Even those who are lucky to get admitted to hospitals are suffering due to negligence. In view of gravity of the situation, the Centre has sanctioned 750 oxygen concentrators and the state has already received 430 concentrators. With 750 oxygen concentration, 1500 beds could be upgraded to oxygen-fitted beds.
Chief Minister Nitish Kumar has asked health department to conduct 20,000 Covid tests daily but the target appears too ambitious in view of decrepit health infrastructure. Bihar has also acute shortage of doctors. According to WHO, there should be one doctor for 1,000 people but in Bihar, one allopathic doctor serves 43,788 people.

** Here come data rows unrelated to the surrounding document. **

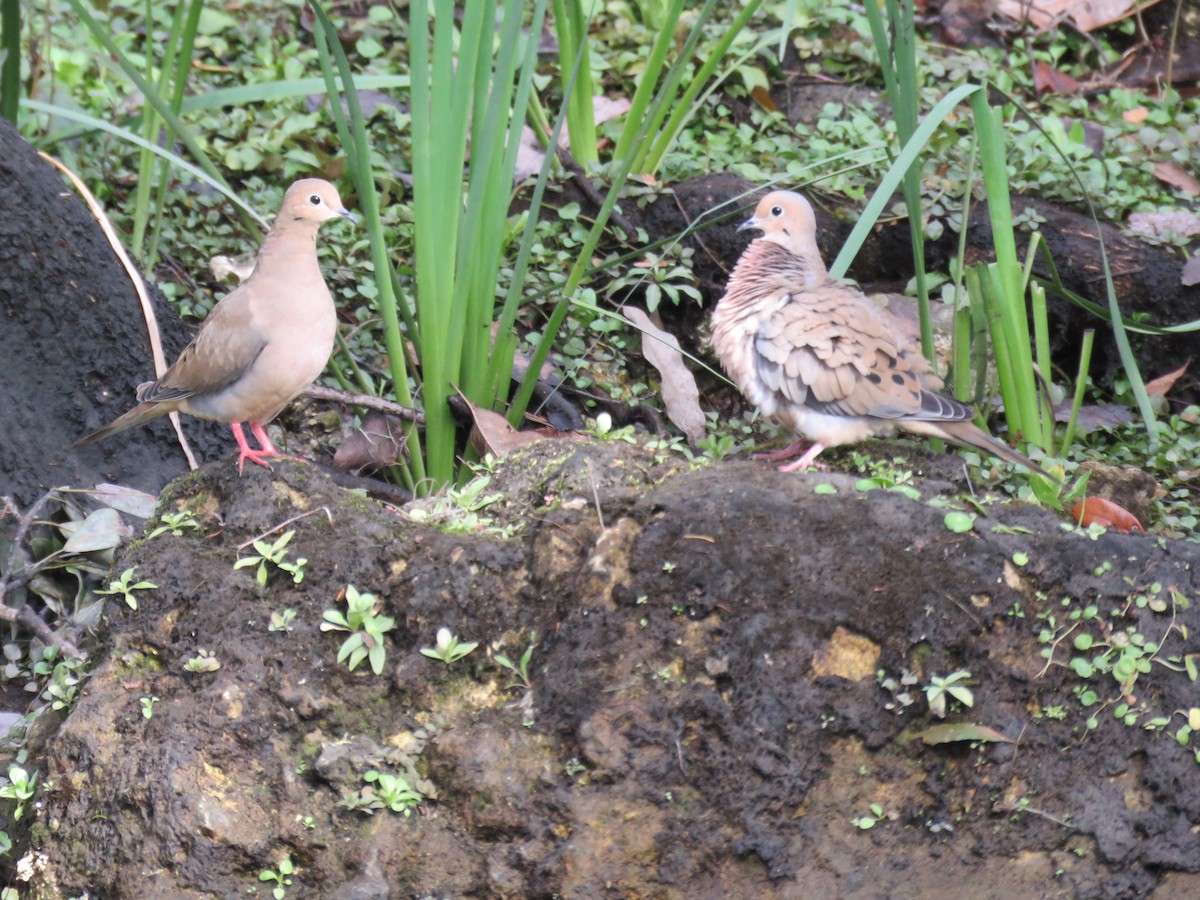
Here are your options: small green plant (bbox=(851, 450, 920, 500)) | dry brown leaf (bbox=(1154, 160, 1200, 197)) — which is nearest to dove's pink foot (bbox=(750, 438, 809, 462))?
small green plant (bbox=(851, 450, 920, 500))

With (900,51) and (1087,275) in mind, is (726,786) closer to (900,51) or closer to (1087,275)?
(900,51)

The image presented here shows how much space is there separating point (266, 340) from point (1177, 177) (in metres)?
4.59

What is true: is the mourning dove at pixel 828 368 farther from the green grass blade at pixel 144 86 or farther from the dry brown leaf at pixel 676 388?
the green grass blade at pixel 144 86

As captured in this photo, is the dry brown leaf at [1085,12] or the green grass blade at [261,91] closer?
the green grass blade at [261,91]

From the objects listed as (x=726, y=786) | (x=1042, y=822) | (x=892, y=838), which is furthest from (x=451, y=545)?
(x=1042, y=822)

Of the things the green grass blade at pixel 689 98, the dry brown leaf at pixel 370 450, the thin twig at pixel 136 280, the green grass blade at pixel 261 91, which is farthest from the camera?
the green grass blade at pixel 689 98

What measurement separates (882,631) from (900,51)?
5.69 ft

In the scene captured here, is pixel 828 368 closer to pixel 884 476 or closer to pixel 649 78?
pixel 884 476

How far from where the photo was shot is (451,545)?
2879 mm

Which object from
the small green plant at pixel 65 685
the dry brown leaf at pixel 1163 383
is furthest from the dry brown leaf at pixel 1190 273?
the small green plant at pixel 65 685

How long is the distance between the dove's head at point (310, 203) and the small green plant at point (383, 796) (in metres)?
1.69

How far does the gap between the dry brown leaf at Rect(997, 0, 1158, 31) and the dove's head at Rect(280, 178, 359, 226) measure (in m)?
5.12

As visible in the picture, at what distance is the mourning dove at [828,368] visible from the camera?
3740mm

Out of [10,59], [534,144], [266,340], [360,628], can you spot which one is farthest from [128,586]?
[534,144]
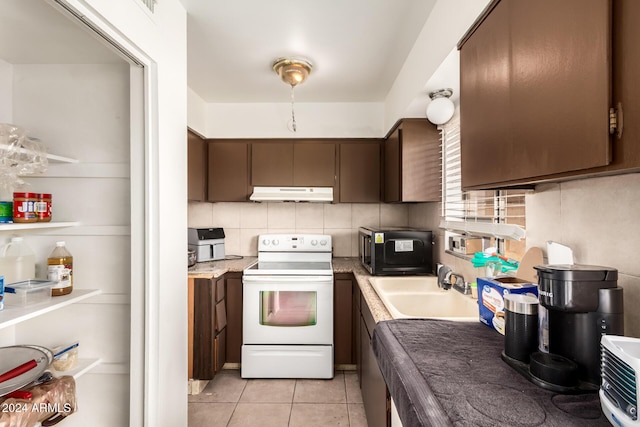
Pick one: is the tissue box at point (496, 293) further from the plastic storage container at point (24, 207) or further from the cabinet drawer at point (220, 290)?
the cabinet drawer at point (220, 290)

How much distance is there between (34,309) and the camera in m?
1.16

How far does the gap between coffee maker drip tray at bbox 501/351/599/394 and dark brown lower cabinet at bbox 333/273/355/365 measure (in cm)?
191

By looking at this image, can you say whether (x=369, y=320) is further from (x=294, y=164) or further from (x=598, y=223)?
(x=294, y=164)

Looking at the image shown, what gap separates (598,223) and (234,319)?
2.48 meters

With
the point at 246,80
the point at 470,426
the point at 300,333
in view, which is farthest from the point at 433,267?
the point at 246,80

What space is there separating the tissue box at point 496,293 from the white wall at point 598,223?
178 mm

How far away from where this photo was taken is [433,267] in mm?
2453

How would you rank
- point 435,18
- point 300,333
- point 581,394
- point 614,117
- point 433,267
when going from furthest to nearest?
point 300,333 → point 433,267 → point 435,18 → point 581,394 → point 614,117

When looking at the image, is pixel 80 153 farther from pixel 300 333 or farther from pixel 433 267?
pixel 433 267

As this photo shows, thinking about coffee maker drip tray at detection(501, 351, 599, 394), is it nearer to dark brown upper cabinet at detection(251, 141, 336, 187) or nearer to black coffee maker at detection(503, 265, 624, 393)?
black coffee maker at detection(503, 265, 624, 393)

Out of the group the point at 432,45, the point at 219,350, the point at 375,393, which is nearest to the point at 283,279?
the point at 219,350

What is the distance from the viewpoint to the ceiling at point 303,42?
A: 170 cm

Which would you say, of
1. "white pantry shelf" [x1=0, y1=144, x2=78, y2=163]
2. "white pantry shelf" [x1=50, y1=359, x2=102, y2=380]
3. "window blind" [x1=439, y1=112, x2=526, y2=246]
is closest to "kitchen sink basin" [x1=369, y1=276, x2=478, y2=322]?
"window blind" [x1=439, y1=112, x2=526, y2=246]

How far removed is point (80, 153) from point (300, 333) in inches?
75.7
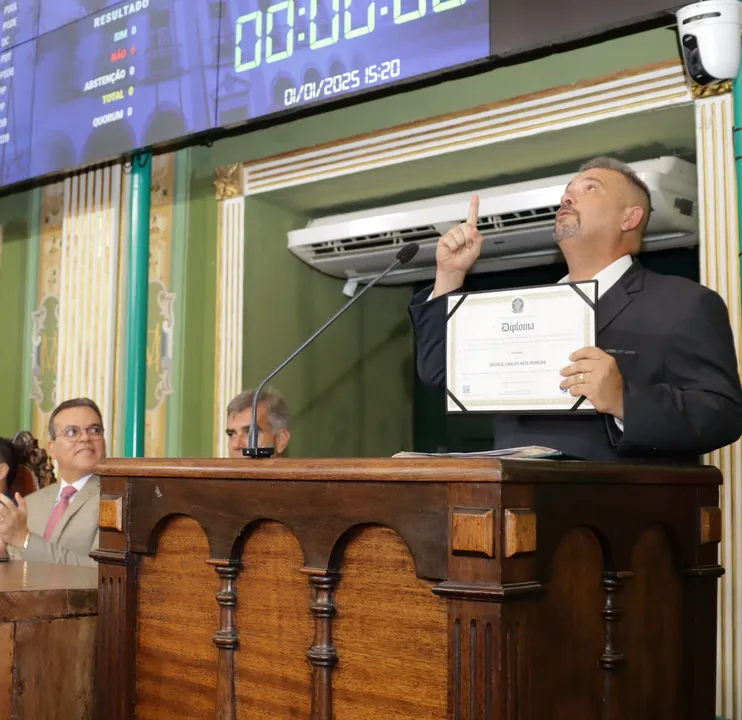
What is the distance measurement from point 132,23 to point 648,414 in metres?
2.89

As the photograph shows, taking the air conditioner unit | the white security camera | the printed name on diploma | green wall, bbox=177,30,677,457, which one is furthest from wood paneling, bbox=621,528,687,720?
the printed name on diploma

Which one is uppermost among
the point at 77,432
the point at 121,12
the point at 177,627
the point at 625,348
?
Result: the point at 121,12

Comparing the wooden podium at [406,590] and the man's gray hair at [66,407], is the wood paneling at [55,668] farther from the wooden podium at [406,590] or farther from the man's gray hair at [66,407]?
the man's gray hair at [66,407]

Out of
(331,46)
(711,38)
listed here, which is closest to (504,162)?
(331,46)

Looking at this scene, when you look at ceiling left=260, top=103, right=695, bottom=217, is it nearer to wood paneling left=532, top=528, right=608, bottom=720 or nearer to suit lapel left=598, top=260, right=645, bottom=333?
suit lapel left=598, top=260, right=645, bottom=333

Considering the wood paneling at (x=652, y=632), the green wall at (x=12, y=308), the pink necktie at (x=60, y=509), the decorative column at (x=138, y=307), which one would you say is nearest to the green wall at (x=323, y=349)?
the decorative column at (x=138, y=307)

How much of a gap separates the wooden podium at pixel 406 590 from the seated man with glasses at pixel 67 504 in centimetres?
109

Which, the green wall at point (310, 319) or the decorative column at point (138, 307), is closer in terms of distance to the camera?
the green wall at point (310, 319)

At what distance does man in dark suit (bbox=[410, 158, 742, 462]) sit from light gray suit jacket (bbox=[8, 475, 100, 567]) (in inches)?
52.7

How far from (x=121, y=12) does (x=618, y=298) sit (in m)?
2.68

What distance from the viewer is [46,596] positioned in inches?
78.1

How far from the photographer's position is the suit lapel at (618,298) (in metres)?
1.95

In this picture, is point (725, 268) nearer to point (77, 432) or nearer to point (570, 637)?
point (570, 637)

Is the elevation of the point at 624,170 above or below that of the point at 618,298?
above
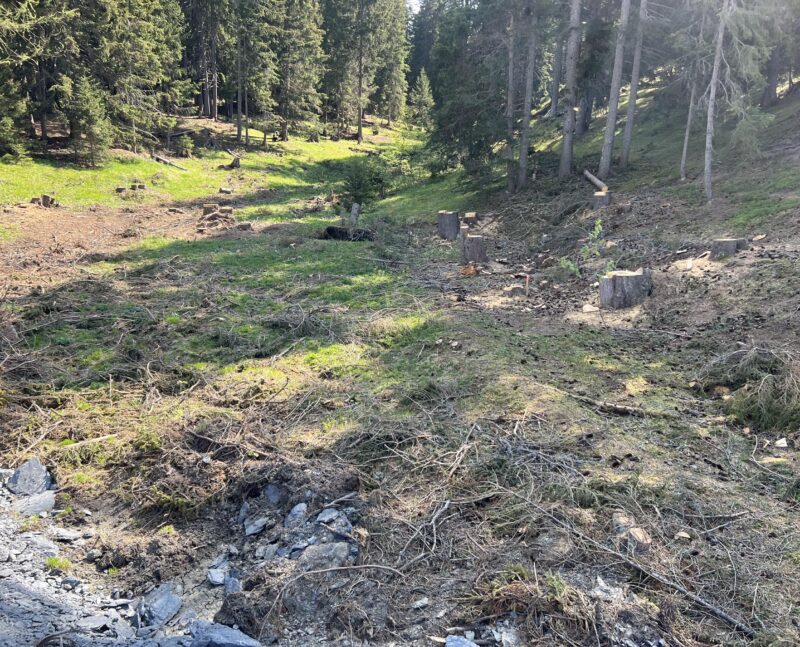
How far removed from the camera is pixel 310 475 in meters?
5.56

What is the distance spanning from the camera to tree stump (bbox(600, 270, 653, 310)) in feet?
33.5

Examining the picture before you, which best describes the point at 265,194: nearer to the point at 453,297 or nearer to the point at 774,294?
the point at 453,297

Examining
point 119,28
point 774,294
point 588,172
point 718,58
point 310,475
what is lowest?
point 310,475

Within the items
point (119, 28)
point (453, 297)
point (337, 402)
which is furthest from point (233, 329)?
point (119, 28)

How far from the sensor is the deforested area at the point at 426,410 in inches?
163

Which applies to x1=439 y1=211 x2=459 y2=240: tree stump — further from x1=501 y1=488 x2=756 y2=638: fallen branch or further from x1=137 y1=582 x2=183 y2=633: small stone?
x1=137 y1=582 x2=183 y2=633: small stone

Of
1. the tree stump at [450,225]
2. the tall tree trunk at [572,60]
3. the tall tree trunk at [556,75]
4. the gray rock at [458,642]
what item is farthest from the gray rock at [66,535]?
the tall tree trunk at [556,75]

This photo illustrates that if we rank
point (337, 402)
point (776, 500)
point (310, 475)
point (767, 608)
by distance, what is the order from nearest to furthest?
point (767, 608) < point (776, 500) < point (310, 475) < point (337, 402)

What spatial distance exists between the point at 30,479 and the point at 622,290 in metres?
9.43

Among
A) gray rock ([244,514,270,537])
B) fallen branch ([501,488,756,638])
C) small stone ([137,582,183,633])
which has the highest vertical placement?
fallen branch ([501,488,756,638])

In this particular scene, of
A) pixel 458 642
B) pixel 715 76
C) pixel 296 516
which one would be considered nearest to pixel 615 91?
pixel 715 76

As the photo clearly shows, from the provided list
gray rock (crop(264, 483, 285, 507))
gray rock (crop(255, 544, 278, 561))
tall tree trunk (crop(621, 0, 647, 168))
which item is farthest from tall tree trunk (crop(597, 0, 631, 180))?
gray rock (crop(255, 544, 278, 561))

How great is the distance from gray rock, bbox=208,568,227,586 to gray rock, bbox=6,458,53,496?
248 centimetres

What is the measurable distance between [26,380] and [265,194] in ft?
69.9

The state is also short of 131 primary health centres, 1,210 sub-centres and 289 community health centres.
Even the involvement of private hospitals in the fight against Covid-19 is not going to serve much purpose. Private hospitals in the state capital are demanding hefty money, ranging between Rs 50,000 to Rs 1.5 lakh from a corona patient as security money.
After a corona patient is admitted to the hospital, one has to spend anything between Rs 15,000 to Rs 50,000 per day on the treatment. So total treatment cost at a private hospital could range from Rs 3 lakh to Rs 5 lakh.
The Patna district administration has released the list of 15 private hospitals and beds in four hospitals are already reportedly full. The state government has now asked the district administration to fix the treatment cost but it is yet to be decided.